—Et quelle était cette phrase? demanda l'aînée.
—Cette phrase, la voici, continua Jeanne: «Monsieur, ayez pitié d'une petite orpheline qui descend en ligne droite de Henri de Valois.»
—Oh! fi donc! s'écria l'aînée des deux visiteuses avec un geste de dégoût.
—Et quel effet produisait cette phrase à ceux auxquels elle était adressée? demanda la plus jeune.

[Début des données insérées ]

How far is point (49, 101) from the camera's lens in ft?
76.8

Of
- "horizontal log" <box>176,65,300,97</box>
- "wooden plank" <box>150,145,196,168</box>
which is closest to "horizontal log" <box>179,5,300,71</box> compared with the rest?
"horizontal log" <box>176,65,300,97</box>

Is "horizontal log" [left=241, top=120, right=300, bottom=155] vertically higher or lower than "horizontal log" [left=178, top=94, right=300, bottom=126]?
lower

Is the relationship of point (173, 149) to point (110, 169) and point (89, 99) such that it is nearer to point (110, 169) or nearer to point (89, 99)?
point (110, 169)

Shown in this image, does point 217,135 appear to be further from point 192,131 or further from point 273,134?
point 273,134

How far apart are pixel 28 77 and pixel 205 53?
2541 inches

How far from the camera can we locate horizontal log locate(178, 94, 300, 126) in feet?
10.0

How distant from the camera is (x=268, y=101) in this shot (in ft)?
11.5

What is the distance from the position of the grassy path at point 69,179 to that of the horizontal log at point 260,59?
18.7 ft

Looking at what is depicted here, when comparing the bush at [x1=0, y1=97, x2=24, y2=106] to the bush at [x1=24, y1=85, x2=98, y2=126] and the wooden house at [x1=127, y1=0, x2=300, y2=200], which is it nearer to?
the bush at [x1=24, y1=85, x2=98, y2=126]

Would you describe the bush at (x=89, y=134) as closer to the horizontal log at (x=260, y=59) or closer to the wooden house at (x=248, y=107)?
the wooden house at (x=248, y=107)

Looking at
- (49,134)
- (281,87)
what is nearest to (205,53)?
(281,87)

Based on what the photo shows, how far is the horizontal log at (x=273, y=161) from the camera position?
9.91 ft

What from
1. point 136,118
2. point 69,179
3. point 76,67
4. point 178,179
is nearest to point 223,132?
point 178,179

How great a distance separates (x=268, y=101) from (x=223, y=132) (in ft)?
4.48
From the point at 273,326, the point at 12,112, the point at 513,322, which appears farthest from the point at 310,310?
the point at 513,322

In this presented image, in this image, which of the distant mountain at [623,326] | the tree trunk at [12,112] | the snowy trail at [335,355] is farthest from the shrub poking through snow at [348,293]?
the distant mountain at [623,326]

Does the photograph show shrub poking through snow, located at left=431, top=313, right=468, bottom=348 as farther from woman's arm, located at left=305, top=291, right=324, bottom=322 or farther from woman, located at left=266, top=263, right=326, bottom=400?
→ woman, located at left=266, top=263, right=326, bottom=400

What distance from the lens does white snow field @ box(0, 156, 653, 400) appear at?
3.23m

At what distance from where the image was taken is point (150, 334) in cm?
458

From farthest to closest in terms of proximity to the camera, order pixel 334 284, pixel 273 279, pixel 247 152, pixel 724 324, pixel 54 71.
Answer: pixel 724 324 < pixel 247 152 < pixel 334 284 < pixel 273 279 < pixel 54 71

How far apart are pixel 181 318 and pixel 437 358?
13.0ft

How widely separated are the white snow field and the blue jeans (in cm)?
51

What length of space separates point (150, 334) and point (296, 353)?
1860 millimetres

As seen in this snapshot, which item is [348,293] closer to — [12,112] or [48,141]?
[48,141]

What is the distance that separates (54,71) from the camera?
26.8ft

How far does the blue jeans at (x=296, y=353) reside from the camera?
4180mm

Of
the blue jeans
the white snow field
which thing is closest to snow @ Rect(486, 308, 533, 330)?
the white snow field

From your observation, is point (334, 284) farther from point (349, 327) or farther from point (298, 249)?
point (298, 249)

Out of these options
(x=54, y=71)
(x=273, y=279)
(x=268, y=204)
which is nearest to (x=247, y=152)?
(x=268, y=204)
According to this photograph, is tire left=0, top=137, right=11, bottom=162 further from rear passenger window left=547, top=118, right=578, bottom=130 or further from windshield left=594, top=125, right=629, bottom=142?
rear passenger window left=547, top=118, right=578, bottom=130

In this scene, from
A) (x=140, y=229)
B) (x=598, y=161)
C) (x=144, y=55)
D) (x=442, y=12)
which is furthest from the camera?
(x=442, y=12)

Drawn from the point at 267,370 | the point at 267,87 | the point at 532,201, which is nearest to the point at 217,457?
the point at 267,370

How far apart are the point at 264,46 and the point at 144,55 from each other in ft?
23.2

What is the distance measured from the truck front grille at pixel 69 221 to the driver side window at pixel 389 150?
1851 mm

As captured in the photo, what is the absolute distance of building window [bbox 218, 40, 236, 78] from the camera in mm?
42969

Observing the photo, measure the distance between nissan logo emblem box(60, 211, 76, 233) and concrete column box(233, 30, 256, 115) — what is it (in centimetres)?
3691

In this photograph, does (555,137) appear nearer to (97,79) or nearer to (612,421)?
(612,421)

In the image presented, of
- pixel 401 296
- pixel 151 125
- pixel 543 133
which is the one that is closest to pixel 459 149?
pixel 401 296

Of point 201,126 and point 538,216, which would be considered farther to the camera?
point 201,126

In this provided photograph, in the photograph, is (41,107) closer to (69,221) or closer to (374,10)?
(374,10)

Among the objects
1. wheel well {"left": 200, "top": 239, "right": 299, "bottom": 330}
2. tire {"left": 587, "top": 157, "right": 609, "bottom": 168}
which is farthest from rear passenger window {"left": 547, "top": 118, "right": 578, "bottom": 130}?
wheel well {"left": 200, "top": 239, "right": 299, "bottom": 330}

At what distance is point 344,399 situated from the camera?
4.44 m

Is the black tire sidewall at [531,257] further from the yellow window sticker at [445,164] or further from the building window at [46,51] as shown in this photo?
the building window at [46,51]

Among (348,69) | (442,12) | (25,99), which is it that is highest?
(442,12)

—Les uns m'écoutaient et avaient pitié, dit Jeanne. Les autres s'irritaient et me faisaient des menaces. D'autres, enfin, encore plus charitables que les premiers, m'avertirent que je courais un grand danger en prononçant des paroles semblables, qui pouvaient tomber dans des oreilles prévenues. Mais moi, je ne connaissais qu'un danger, celui de désobéir à ma mère. Je n'avais qu'une crainte, celle d'être battue.
—Et qu'arriva-t-il?
—Mon Dieu! madame, ce qu'espérait ma mère; je rapportais un peu d'argent à la maison, et mon père vit reculer de quelques jours cette affreuse perspective qui l'attendait: l'hôpital.

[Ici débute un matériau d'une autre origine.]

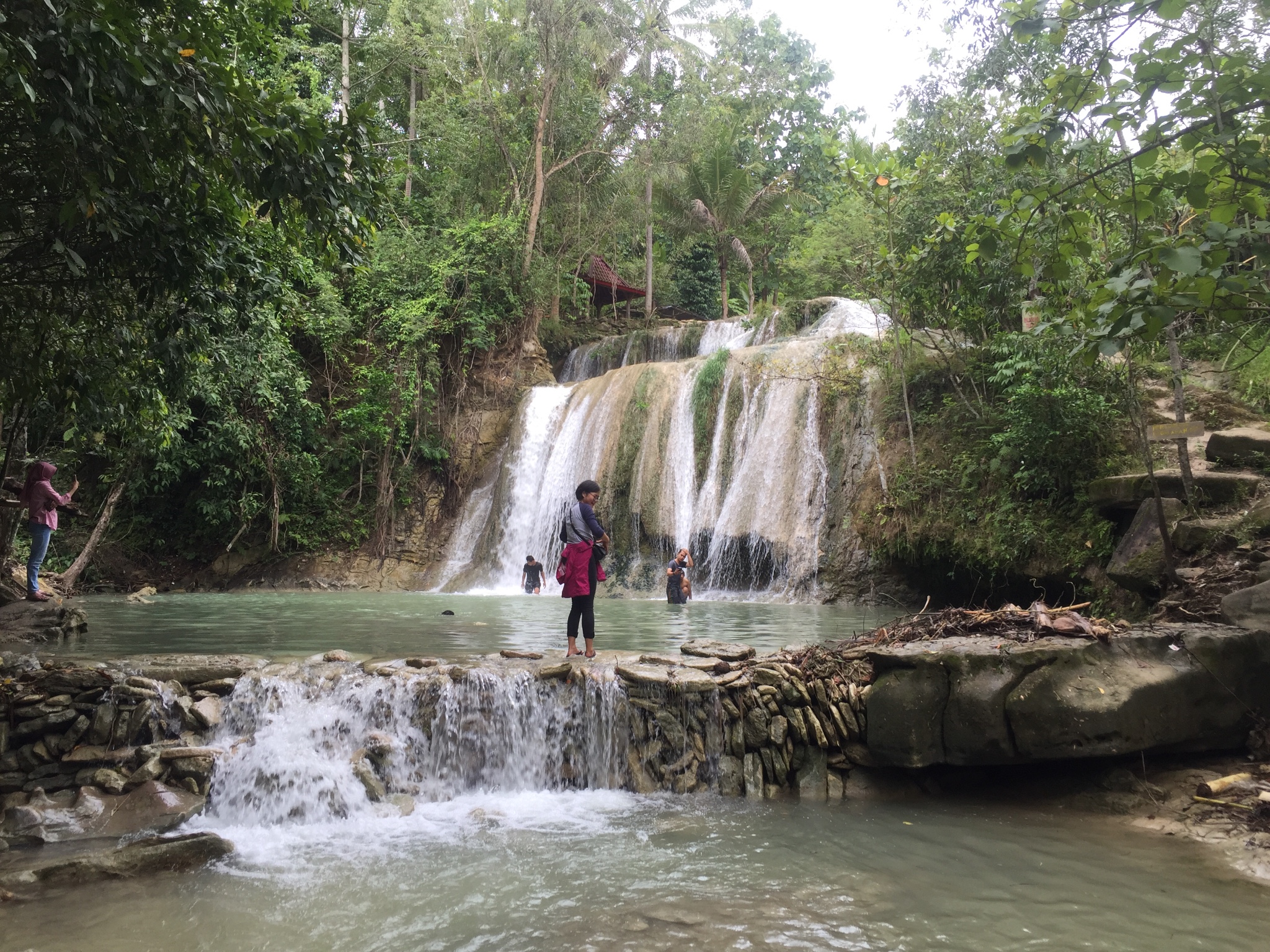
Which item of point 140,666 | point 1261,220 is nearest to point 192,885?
point 140,666

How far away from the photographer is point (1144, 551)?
6.86 meters

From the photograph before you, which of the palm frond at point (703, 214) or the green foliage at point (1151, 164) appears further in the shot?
the palm frond at point (703, 214)

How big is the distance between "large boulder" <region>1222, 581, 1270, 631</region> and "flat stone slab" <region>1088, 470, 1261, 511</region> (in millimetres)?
1961

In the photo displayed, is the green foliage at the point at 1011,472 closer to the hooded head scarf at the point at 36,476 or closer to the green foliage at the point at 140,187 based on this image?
the green foliage at the point at 140,187

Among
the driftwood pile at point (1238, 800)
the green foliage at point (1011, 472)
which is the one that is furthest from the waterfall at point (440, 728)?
the green foliage at point (1011, 472)

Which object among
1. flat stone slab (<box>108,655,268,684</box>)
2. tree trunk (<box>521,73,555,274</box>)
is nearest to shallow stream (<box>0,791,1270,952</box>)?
flat stone slab (<box>108,655,268,684</box>)

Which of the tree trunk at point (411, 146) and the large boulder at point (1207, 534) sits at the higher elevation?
the tree trunk at point (411, 146)

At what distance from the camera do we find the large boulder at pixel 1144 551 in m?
6.66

Les traits de l'aînée des deux jeunes femmes se contractèrent, des larmes vinrent aux yeux de la plus jeune.
—Enfin, madame, quelque soulagement qu'il apportât à mon père, ce hideux métier me révolta. Un jour, au lieu de courir après les passants et de les poursuivre de ma phrase accoutumée, je m'assis au pied d'une borne, où je restai une partie de la journée comme anéantie. Le soir, je rentrai les mains vides. Ma mère me battit tant que le lendemain je tombai malade.
«Ce fut alors que mon père, privé de toute ressource, fut forcé de partir pour l'hôtel-Dieu, où il mourut.